Supreme Court to weigh expanding online court records access to press

The New Mexico Supreme Court is set to decide whether or not to extend online access of court records to journalists next month.

While some praise the proposed change as a move toward more transparency, others cite a growing distrust of news media as a reason for access to remain the same.

Most court records are already available to the public, but only in-person through the clerk’s office in respective court houses. Online court records are only available to lawyers and court officials.

The proposed rule would allow journalists, law enforcement officials and people representing themselves in court to apply for online access to court records.

The Judicial Information Systems Council approved the rule changes last week and sent their recommendation to the high court.

New Mexico Foundation for Open Government President Greg Williams said expanded access is a move in the right direction.

“We think that the new policy is a good step forward,” Williams said. “It does increase access to public records.”

The rule would increase access, but stops short of full online access to the general public. Court officials said that’s due to a lack of resources.

New Mexico Administrative Office of the Courts spokesman Barry Massey said the plan is to eventually allow general public access to the online records. But first, the courts  need better software to redact personal information.

“The Judiciary is seeking $1.25 million for redaction software during the upcoming 60-day session of the Legislature,” Massey said. “We understand the fiscal constraints facing the state, but we’re hopeful the Legislature will support the funding as a needed investment in governmental transparency that will benefit all New Mexicans.”

According to New Mexico’s Inspection of Public Records Act (IPRA), public agencies are allowed, but not required, to redact sensitive information before releasing printed records. The same law however, prohibits public agencies from publishing some sensitive information online.

Williams said since the journalists disseminate information to the public, easier access is better for the state. But some members of the public disagree and said news outlets can’t be trusted.

Opponent Michael Hoeferkamp submitted his concern online.

“The press should NOT have any greater access than the public,” Hoeferkamp wrote.

He reiterated concerns brought up during the presidential elections, often by supporters of President-elect Donald Trump.

“The ‘press’ has become very subjective, combative and deceitful,” Hoeferkamp wrote. “When CNN is shown to have given primary debate questions to [Hillary] Clinton in advance, we know the press cannot be trusted with confidential records.”

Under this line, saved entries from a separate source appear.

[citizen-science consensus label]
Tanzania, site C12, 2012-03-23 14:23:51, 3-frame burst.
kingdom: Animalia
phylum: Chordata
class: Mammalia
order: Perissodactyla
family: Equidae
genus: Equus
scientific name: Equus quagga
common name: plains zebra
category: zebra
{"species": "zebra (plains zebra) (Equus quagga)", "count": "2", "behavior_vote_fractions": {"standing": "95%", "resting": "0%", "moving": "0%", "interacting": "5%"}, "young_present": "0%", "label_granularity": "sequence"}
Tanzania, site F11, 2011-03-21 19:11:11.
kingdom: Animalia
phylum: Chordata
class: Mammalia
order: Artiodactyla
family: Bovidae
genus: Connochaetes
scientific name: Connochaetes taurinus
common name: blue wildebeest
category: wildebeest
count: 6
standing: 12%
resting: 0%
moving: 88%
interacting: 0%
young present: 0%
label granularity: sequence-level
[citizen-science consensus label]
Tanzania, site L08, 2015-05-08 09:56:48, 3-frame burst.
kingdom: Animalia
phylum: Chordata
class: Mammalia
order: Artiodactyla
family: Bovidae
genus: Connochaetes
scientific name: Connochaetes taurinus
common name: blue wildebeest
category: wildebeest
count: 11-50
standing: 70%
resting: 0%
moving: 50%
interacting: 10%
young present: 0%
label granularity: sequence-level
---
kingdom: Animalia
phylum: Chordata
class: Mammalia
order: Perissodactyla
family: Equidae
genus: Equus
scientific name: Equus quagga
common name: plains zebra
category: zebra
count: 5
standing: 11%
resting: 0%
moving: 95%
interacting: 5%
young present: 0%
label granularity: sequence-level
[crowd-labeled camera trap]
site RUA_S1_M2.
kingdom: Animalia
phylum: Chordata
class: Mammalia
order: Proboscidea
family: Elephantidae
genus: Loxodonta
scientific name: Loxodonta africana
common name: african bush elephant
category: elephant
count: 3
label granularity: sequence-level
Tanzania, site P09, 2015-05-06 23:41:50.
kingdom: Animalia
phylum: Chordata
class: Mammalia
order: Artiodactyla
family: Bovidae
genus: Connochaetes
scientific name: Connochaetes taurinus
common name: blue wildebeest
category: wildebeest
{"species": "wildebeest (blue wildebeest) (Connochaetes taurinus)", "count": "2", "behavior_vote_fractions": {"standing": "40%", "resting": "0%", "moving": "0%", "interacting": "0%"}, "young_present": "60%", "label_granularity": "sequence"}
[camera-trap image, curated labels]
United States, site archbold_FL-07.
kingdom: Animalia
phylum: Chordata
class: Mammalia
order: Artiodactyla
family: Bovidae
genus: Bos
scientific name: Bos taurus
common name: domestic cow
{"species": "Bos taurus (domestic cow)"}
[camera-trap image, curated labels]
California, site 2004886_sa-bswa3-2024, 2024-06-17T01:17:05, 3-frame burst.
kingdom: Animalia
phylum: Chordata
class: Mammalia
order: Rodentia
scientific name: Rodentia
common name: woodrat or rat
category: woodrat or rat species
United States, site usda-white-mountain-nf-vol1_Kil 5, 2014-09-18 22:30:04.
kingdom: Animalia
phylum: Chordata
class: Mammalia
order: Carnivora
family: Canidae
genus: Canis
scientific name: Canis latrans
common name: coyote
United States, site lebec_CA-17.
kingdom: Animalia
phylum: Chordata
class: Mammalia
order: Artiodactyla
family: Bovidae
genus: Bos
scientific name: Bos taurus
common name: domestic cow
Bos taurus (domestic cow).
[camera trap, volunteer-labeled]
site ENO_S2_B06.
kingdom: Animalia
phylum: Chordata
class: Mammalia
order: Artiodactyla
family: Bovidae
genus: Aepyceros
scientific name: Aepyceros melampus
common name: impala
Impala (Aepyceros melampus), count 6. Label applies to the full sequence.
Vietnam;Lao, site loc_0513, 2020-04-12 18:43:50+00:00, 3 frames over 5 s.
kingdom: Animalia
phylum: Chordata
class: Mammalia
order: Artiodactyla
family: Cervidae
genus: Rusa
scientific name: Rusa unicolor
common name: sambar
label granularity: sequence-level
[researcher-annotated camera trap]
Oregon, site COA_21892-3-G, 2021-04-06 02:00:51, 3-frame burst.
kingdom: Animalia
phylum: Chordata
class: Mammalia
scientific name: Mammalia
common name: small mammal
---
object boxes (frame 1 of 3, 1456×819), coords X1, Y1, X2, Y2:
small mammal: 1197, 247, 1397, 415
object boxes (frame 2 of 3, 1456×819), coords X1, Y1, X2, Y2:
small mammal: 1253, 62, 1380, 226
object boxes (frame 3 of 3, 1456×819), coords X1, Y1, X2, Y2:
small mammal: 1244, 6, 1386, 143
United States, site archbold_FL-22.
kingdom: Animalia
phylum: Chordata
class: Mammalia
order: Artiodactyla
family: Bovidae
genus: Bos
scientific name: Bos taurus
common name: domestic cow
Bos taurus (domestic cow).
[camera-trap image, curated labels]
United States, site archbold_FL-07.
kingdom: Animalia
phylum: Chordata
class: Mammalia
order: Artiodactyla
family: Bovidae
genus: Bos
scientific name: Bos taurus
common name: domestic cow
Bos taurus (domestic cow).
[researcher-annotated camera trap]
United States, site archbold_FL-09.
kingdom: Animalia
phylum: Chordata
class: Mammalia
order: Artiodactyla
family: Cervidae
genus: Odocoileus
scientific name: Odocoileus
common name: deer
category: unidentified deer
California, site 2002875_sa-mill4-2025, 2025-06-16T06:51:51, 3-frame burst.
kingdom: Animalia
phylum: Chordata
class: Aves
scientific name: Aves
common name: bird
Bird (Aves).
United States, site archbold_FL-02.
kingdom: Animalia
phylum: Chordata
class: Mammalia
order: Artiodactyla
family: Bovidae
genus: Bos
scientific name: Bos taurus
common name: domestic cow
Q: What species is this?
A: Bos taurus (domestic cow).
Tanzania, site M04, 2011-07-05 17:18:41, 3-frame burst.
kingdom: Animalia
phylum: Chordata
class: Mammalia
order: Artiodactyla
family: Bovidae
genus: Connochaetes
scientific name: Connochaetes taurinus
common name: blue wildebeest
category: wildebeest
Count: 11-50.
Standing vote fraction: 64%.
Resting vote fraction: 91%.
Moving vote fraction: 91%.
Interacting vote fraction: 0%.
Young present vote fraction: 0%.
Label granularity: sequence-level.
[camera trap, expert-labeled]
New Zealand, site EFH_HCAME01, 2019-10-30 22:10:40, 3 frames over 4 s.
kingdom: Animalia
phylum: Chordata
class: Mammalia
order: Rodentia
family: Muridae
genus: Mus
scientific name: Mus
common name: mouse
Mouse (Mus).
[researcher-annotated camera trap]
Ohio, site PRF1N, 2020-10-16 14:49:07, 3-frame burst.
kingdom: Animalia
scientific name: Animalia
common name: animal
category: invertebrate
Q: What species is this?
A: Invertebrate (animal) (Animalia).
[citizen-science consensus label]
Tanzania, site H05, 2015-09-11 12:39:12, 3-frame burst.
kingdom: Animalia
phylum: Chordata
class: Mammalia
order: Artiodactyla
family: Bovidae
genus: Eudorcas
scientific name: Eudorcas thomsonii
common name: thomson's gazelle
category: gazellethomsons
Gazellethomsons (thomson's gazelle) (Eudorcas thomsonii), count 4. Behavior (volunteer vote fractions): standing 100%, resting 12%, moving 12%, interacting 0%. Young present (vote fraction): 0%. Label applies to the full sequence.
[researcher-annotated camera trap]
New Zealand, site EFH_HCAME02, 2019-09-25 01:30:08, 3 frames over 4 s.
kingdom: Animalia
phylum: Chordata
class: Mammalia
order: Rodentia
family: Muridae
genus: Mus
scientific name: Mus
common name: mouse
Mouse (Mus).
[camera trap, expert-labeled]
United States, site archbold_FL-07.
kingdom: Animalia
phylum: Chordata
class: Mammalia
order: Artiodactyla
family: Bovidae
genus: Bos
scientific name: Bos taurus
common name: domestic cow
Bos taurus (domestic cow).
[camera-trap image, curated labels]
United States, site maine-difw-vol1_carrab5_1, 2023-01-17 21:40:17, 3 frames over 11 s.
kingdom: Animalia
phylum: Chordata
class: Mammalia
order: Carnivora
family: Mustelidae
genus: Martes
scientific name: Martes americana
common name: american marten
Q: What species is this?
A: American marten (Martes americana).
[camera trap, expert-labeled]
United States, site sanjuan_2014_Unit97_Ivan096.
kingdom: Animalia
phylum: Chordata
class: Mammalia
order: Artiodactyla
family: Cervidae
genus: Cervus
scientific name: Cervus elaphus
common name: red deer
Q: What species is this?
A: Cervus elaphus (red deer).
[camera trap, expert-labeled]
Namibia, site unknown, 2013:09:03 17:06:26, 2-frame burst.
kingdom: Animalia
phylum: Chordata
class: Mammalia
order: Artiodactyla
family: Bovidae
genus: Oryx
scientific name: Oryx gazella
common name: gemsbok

In October WikiLeaks released an email showing that a Democratic Party operative, who also had a contract with CNN, leaked a primary debate question to the Clinton campaign.

Albuquerque attorney Lori Millet said increased access for journalists would be problematic.

“The press cannot be relied upon to accurately report on legal proceedings,” Millet wrote in an email, adding that journalists would misinterpret information on behalf of the public. “That does not help anyone.”

To be clear,  court records are already  available to the public and the press, just not online.

In public comments to the court, members of the local news media praised the proposal, saying it would help get information to the public faster.

Ruidoso News reporter David Tomlin said the rule change would save him and his colleagues long trips to the the court house.

“If we see that a pleading, motion or other document has been submitted in a newsworthy case, we must drive 35 miles to the courthouse in Carrizozo during business hours to obtain a paper copy from the court clerk,” Tomlin wrote. “Significant news is often delayed, and of course we spend on the road that could otherwise be used more efficiently.”

Editor and Publisher of the Espanola based Rio Grande Sun Robert Trapp supported the rule change for similar reasons.

He  added his reporters already have access to sensitive information and routinely decide not to publish it. “This information is never part of a story and we’re not in the business of compromising someone’s identity,” Trapp wrote.

The proposed rule broadly defines journalists as “any person who regularly gathers, prepares, photographs, records, writes, edits, reports, or publishes news or information about matters of public interest in any medium and who successfully applies to participate in online access and agrees to comply with all court rules.”

The Supreme Court is expected to make a decision on the proposal at a scheduled administrative meeting in early January.